A delightful story, beautiful illustrations, bright and bold and I bet you can feel the raindrops as they fall. This is a story that bounces along with a lovely rhythm. A great book to read aloud and the kids are going to get the hang of those read out loud words really quickly. I don't know why it took me so long to notice it. Themes in the book surrounding kindness, sharing, friendship and appreciation. Miss Dott is one very cool lady and she is not afraid to give it a whirl "with a twist and a twirl" to an old gramophone on occasion.

This book was also the recipient of the Storylines Joy Cowley award in 2008. Other Michelle Osment books include the character Percy the Pukeko (a swamp bird). I like the one about crossing the road safely, a pukeko definitely needs to know how to do this (and perhaps a few children might as well). Beautifully illustrated, lovely to read aloud.

~Reviewed by Thyme

Monday, March 4, 2013

The Usborne Big Book of Holiday. Things to make and do.

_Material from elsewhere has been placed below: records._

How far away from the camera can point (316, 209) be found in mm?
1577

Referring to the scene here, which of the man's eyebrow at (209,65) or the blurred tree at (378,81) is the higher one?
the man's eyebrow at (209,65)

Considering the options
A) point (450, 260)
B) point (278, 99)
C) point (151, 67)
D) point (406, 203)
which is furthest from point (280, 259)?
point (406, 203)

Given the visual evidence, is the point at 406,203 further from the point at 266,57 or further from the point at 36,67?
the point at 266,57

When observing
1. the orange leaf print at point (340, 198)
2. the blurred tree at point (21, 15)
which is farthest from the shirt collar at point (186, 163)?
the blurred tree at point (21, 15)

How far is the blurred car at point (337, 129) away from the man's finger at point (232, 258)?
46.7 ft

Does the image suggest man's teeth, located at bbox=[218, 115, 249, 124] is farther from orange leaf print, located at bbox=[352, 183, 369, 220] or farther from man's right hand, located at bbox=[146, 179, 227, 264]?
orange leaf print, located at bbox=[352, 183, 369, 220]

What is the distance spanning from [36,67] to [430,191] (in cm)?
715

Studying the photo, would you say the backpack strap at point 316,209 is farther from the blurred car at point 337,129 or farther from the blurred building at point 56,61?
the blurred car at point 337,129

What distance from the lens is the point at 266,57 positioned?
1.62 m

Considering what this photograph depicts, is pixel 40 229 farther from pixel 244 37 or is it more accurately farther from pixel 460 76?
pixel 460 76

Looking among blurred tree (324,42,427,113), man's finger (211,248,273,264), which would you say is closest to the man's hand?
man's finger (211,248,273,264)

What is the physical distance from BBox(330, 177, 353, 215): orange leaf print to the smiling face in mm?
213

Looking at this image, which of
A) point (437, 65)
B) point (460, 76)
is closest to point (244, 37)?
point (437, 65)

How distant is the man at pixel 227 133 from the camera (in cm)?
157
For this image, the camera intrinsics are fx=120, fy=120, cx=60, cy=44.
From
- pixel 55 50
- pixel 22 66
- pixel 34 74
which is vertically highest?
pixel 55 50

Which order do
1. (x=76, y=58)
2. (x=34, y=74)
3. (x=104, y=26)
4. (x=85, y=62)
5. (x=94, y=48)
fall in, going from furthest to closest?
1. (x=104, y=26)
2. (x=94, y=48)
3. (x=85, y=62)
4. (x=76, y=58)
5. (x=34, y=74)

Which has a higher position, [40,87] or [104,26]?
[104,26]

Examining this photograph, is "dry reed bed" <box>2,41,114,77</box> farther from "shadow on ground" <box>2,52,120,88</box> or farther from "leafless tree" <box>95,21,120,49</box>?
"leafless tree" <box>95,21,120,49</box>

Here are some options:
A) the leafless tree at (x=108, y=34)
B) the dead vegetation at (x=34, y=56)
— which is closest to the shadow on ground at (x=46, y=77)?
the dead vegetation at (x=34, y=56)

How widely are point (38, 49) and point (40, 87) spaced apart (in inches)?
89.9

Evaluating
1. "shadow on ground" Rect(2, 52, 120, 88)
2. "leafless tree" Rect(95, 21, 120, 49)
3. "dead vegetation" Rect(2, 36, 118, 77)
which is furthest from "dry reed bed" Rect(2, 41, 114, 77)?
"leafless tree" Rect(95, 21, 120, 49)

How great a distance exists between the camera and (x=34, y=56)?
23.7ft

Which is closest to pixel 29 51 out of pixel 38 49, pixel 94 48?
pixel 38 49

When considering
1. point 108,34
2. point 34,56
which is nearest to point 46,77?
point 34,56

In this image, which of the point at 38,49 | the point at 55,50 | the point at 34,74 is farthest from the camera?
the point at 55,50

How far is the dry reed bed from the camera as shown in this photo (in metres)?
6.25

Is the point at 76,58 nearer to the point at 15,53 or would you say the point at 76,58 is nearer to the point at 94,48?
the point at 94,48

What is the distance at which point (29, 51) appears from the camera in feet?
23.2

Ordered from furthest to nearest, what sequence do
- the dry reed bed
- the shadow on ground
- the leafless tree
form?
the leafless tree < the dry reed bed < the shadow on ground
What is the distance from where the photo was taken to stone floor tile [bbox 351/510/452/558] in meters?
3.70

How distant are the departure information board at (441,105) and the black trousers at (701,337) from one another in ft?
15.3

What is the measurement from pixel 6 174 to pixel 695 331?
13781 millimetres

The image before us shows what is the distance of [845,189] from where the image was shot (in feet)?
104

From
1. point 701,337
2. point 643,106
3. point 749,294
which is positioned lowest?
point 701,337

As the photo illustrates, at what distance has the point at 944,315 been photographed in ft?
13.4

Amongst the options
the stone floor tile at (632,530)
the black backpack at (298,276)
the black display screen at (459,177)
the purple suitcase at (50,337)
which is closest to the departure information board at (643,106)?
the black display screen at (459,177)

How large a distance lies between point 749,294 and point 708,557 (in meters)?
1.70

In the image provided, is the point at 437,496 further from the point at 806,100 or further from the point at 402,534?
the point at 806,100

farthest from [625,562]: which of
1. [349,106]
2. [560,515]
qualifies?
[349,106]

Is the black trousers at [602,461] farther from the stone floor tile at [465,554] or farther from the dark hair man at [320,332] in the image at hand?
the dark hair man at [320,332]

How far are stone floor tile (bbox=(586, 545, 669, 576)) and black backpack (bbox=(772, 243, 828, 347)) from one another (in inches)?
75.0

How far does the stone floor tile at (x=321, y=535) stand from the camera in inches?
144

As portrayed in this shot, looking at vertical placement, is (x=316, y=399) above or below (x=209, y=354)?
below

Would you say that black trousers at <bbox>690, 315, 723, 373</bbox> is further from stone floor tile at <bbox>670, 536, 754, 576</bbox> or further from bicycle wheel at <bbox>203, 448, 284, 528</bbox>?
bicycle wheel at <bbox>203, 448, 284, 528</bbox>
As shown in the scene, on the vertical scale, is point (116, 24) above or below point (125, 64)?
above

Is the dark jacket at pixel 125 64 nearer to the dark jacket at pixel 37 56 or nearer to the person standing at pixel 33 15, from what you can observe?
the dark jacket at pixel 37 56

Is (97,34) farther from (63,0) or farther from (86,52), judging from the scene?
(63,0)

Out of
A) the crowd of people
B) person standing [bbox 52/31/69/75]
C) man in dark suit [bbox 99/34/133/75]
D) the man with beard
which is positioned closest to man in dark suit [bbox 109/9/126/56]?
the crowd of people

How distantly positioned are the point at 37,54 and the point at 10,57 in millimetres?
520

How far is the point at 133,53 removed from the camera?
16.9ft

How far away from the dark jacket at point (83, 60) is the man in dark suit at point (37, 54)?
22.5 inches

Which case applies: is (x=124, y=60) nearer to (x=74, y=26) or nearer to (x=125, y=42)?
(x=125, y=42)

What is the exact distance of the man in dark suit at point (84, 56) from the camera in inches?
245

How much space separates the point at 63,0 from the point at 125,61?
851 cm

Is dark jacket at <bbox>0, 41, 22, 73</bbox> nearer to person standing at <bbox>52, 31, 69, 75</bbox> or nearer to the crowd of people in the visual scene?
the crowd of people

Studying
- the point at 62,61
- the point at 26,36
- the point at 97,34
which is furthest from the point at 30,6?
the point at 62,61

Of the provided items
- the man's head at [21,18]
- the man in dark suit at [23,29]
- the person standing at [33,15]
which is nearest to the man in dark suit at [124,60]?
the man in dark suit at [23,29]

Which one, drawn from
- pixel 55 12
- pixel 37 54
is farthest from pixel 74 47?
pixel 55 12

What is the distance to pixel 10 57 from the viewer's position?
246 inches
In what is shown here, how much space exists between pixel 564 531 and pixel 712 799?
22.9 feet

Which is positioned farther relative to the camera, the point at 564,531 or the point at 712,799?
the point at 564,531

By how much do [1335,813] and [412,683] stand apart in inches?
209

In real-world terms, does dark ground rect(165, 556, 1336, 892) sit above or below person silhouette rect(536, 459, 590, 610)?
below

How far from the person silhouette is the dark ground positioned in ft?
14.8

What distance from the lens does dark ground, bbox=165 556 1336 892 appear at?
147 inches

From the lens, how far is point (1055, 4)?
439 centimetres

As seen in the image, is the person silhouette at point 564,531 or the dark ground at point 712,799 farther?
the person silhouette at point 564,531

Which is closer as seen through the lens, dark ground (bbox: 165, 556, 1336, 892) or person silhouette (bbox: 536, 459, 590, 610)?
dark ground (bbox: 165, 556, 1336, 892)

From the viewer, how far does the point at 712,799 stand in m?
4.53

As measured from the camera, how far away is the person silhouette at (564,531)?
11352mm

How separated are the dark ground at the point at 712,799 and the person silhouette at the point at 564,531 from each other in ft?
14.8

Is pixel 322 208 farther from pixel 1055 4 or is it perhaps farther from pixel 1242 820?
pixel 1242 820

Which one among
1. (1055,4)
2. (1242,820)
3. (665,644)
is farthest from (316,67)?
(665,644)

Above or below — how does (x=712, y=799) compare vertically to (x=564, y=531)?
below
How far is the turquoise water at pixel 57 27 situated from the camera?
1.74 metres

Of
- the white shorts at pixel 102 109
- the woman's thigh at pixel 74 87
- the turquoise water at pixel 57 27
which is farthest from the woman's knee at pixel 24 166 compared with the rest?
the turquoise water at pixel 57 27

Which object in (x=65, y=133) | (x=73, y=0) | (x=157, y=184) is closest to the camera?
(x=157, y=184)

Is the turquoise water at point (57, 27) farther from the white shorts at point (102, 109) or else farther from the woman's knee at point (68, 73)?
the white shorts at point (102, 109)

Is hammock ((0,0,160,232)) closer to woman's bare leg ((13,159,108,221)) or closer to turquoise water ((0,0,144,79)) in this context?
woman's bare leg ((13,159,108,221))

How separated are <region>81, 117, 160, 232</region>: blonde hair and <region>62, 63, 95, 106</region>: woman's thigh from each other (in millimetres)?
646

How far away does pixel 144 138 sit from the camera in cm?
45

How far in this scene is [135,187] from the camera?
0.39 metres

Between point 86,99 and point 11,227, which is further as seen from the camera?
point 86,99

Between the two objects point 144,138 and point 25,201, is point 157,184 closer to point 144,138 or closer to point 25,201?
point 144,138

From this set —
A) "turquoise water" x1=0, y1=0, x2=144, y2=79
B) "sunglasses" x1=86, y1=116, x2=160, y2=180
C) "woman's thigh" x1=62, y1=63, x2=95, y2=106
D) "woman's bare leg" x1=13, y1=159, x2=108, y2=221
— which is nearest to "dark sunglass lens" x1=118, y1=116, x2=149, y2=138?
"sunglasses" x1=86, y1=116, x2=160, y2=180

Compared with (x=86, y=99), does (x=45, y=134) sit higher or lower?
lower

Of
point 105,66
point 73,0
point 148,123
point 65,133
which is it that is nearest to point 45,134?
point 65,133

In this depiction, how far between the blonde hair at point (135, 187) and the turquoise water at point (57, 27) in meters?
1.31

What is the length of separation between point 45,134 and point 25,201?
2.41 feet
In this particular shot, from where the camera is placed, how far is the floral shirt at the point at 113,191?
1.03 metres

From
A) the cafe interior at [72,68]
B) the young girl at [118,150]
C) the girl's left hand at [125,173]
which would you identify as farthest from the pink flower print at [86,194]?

In the tradition of all good Usborne books, you know, even before you open the cover, that this book is going to attractively set out with clear and concise information, and that you are going to pleasantly entertained, one way or the other. "The Usborne Big Book of Holiday Things to make and do" does not disapoint.
Not messing around, you dive straight from the title page to the first of many colorful pastel pages - the chapter index of all the marvelous arts and craft compiled within - Pirate treasure map pg 4, Collage fish pg 34, Painted plant pot pg 52, Mermaid Tiara pg 74….. the list of goes on - an even supply of classic gender favorites themes…. mermaids and pirates, fairies and farmyards etc,

You can tell that a lot of thought has gone into the planning of each of these activities. In fact because of the way each activity can be made fairly much on a shoestring, with lots of use of recycled and easily sourced materials, and seems to cater perfectly for young attention span's, you get the impression that the authors/creators of the this book may have had experience with teaching. You could just as easily see this being used as a teachers reference book for the class room, as you could a book for holiday or maybe children's party entertainment idea's. Each activity has been mapped out with clear precision - step by step by step, almost color by numbers. The odd's are high for a room of happy children having followed the formula, walking away with an piece of art, just like the one in the book.

As a child, this is just the sort of book that I would have picked up and had a go at. Being a bit of tomboy, I would have been equally as enticed to make the pirate sword as the fairy wings, and would have had a great time choosing what to do next. As an adult, I feel that this book offer's many great arts and craft skills and idea's and although quite prescribed, would allow for all levels of accomplishment, to achieve an artwork, while allowing those more adventurous, a great starting place, with clear instructions on techniques.

~ Reviewed by Aquilegia.

Monday, February 18, 2013

Granny Grommet and Me by Dianne Wolfer and Karen Blair

Grandparents are amazing, they know so much, can do so much - and some of us are lucky enough to have memories built by spending time with our grandmothers and grandfathers.  One child spends time with their grandmother down at the beach, and spends time with the Granny Grommets as they paddle, surf, and dive.  It is a chance to spend time with a much loved family member and her friends, but it is also the chance to gain the courage to try something new.

This is a story for grandmothers to share with their children, or to share with any child that needs a reminder of just how special grandmothers can be.  There is no preaching, no hidden meanings, it is just a story where a child learns something amazing simply because they spend time with their granny.  The illustrations are simple and match the story well, and because the child is not named, and because of their androgynous features and hairstyle the story works well for boys and for girls.

If you like this book then try The great granny gang by Judith Kerr, Countdown to Grandma's house by Debra Mostow Zakarin and Stacy Peterson, Nana's colours by Pamela Allen, and The grandma book by Todd Parr.